# [Document extract]
[PATCH 0/4] mm: introduce mthp_ext via cgroup-bpf to make mTHP more transparent

public inbox for linux-kernel@vger.kernel.org
 help / color / mirror / Atom feed

From: Vernon Yang <vernon2gm@gmail.com>
To: akpm@linux-foundation.org, david@kernel.org, ljs@kernel.org,
	roman.gushchin@linux.dev, inwardvessel@gmail.com,
	shakeel.butt@linux.dev, ast@kernel.org, daniel@iogearbox.net,
	surenb@google.com
Cc: linux-kernel@vger.kernel.org, linux-mm@kvack.org,
	bpf@vger.kernel.org, baohua@kernel.org, lance.yang@linux.dev,
	dev.jain@arm.com, Vernon Yang <yanglincheng@kylinos.cn>
Subject: [PATCH 0/4] mm: introduce mthp_ext via cgroup-bpf to make mTHP more transparent
Date: Mon,  4 May 2026 00:50:20 +0800	[thread overview]
Message-ID: <20260503165024.1526680-1-vernon2gm@gmail.com> (raw)

From: Vernon Yang <yanglincheng@kylinos.cn>

Hi all,

Background
==========

As is well known, a system can simultaneously run multiple different
scenarios. However, THP is not beneficial in every scenario — it is only
most suitable for memory-intensive applications that are not sensitive
to tail latency. For example, Redis, which is sensitive to tail latency,
is not suitable for THP. But in practice, due to Redis issues, the
entire THP functionality is often turned off, preventing other scenarios
from benefiting from it.

There are also some embedded scenarios (e.g. Android) that directly use
2MB THP, where the granularity is too large. Therefore, we introduced
mTHP in v6.8, which supports multiple-size THP. In practice, however, we
still globally fix a single mTHP size and are unable to automatically
select different mTHP sizes based on different scenarios.

After testing, it was found that

- When the system has a lot of free memory, it is normal for Redis to
  use mTHP. performance degradation in Redis only occurs when the system
  is under high memory pressure.
- Additionally, when a large number of small-memory processes use mTHP,
  memory waste is prone to occur, and performance degradation may also
  happen during fast memory allocation/release.

Previously, "Cgroup-based THP control"[1] was proposed, but it had the
following issues.

- It breaks the cgroup hierarchy property.
- Add new THP knobs, making sysadmin's job more complex

Previously, "mm, bpf: BPF-MM, BPF-THP"[2] was proposed, but it had the
following issues.

- It didn't address the issue on the per-process mode.
- For global mode, the prctl(PR_SET_THP_DISABLE) has already achieved
  the same objective, there is no need to add two mechanisms for the
  same purpose.
- Attaching st_ops to mm_struct, the same issues that cgroup-bpf once
  faced are likely to arise again, e.g. lifetime of cgroup vs bpf, dying
  cgroups, wq deadlock, etc. It is recommended to use cgroup-bpf for
  implementation.

# [Dataset excerpt]

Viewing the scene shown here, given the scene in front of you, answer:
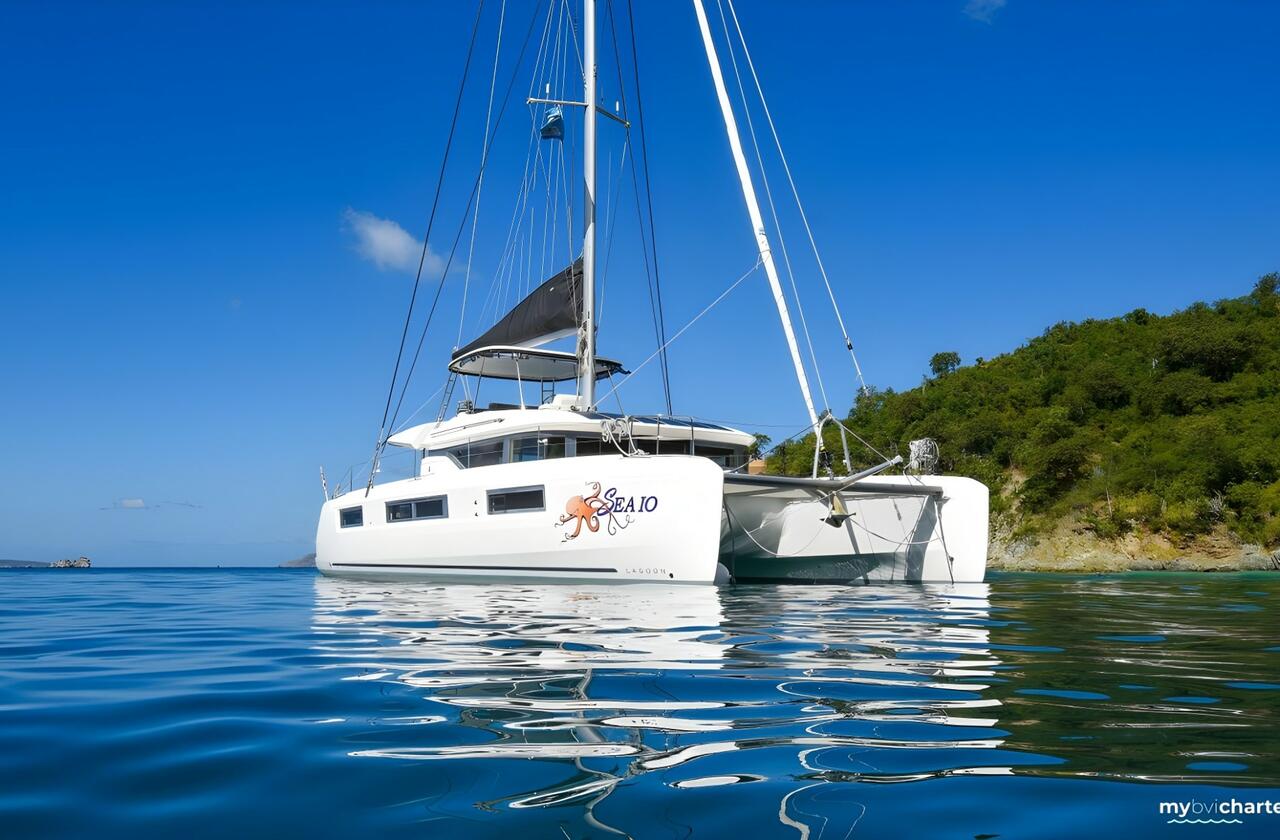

# [Instructions for the task]
Resume the mailing-list post proposing mthp_ext via cgroup-bpf, starting right after its final sentence.

# [Written answer]
- The test cases are too simplistic, lacking eBPF cases similar to real
  workloads such as sched_ext.

If I miss some thing, please let me know. Thanks!

Solution
========

This series will solve all the problems mentioned above.

1. Using cgroup-bpf to customize mTHP size for different scenarios
2. Use a cgroup eBPF program to monitor all sub-cgroups. Sub-cgroups
   under the same parent-cgroup adopt the same eBPF program. Only multiple
   sibling-cgroups (where the parent-cgroup has no attached eBPF program)
   are supported to attach multiple different eBPF programs without
   breaking the hierarchy property of the cgroup.
3. Automatically select different mTHP sizes for different cgroups,
   let's focus on making them truly transparent.
4. Design mthp_ext case to address real workload issues.

The main functions of the mthp_ext are as follows:

- When sub-cgroup is under high memory pressure (default, full 100ms 1s),
  it will automatically fallback to using 4KB.
- When the anon+shmem memory usage of sub-cgroup falls below the minimum
  memory (default 16MB), small-memory processes will automatically
  fallback to using 4KB.
- Under normal conditions, when there is no memory pressure and the
  anon+shmem memory usage exceeds the minimum memory, all mTHP sizes
  shall be utilized by kernel.
- Monitor the root-cgroup (/sys/fs/cgroup) directory by default, with
  support for specifying any cgroup directory.

Performance
===========

The below is some performance test results, testing on x86_64 machine
(AMD Ryzen9 9950X 16C32T, 32G memory, 8G zram).

NOTE: The following always/never labels indicate setting all mTHP sizes
to always/never. Detailed test script reference[4].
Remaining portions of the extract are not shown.